Experimental program
Comparison scheme
Effect test

Embodiment 1

[0276] Example 1 - Sequencing of hybridoma variable domains: SAP-E and SAP-K

[0277] SAP-E and SAP-K are derived from 2 panels of anti-SAP monoclonal antibodies, each of which has been individually tested for in vitro binding to SAP. Within their group, SAP-E and SAP-K showed the strongest binding to SAP and they were compared with each other in different experiments.

[0278] The first panel of antibodies comprised antibodies from 7 hybridomas and was named SAP-A to SAP-G, using purified human SAP (SEQ ID NO: 43 shown below) (details of the method for purifying human SAP , see Hawkins et al. (1991) Clin. Exp. Immunol. 84, 308-316) and fusion protocols are produced in a single routine immunization. Two of these antibodies (SAP-E and SAP-B) were of the IgG2a isotype, whereas the others were of the IgGl isotype (see Example 13, Table 11).

[0279] The second panel of antibodies comprised six different IgG2a monoclonal antibodies (SAP-H to SAP-M) derived from immunization by...

Embodiment 2

[0328] Example 2: Construction of Chimeric Antibody

[0329] Chimeric antibodies were constructed by PCR cloning of SAP-E and SAP-K, comprising parental murine variable domains grafted onto human IgGl / κ wild-type constant regions. Based on the consensus sequence, primers for the amplification of the murine variable domains were designed incorporating the restriction sites required to facilitate cloning into mammalian expression vectors. The VH amino acid sequence in SAP-E was changed from that shown in SEQ ID NO: 7 by introducing restriction sites in FR4 (framework region 4 (V-region sequence behind CDR3 and in front of the first constant domain)) The TTLTVSS of the present invention was changed to TLVTVSS, and the VH amino acid sequence in SAP-K was changed from TTVTVSS shown in SEQ ID NO: 17 to TLVTVSS. In the SAP-K variable light chain, an internal EcoRI site exists in CDRL1, and mutagenic primers were designed to remove this unwanted internal EcoRI site by changing one ...

Embodiment 3

[0347] Embodiment 3: humanization strategy

[0348] Humanized antibodies are prepared by grafting CDRH1, CDRH2, CDRH3, CDRL1, CDRL2, and CDRL3 from murine antibodies onto appropriate human framework sequences.

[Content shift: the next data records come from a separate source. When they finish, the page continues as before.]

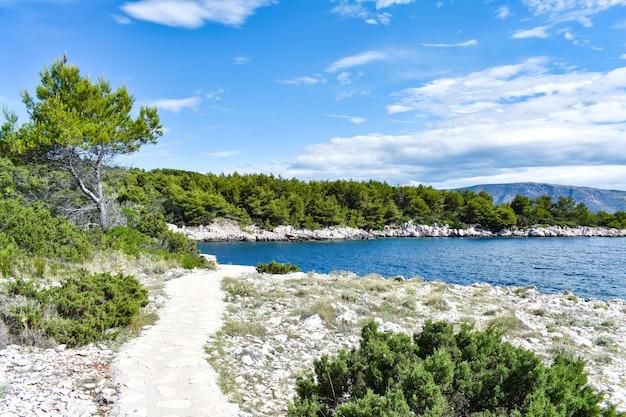 Piękne Morze Adriatyckie W Chorwacji. Błękitna Laguna, Zielone Sosny, Kamieniste Wybrzeże. ścieżka Wzdłuż Morza, Fajnie Premium Zdjęcia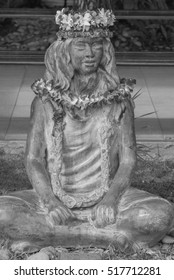Honolulu, Hawaii, USA, Nov. 18, 2016:  Black and white profile view of a hula girl cast in bronze and adorned with fresh Hawaiian flowers.
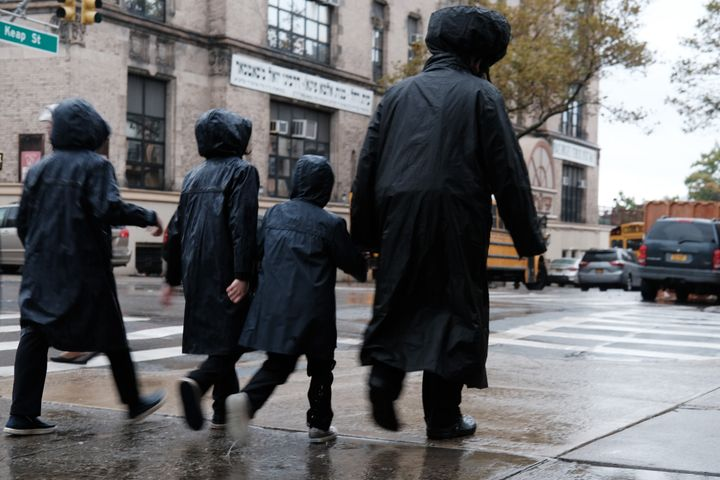 Members of the Jewish community walk through a Brooklyn neighborhood on Oct. 9, 2019, in New York City.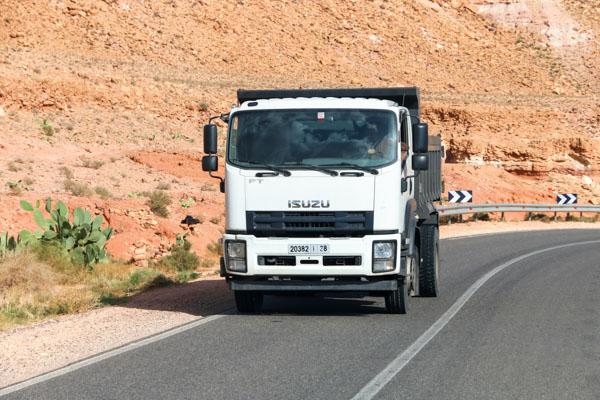 Isuzu rigid hauler travelling on road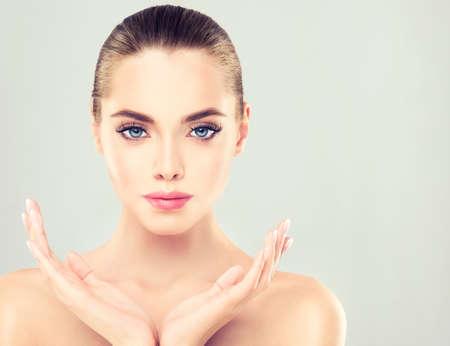 Close-up portrait de jeune femme à la peau douce et propre. Maquillage et manucure. Banque d'images - 58233019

[0349] SAP-E humanization strategy

[0350] SAP-E heavy chain humanization

[0351] For the SAP-E mouse variable heavy chain sequence, the human germline acceptor framework (IGHV1-69, SEQ ID NO: 25) was chosen, which is identical to the mouse SAP-E variable heavy chain sequence (SEQ ID NO: 7) and the JH1 minigene (Kabat: AEYFQHWGQGTLVTVSS (SEQ ID NO: 26)) with 60% identity (including CDRs). The first 6 residues of the JH1 minigene residues fell within the CDR3 region and were replaced by importing CDRs from the donor antibody.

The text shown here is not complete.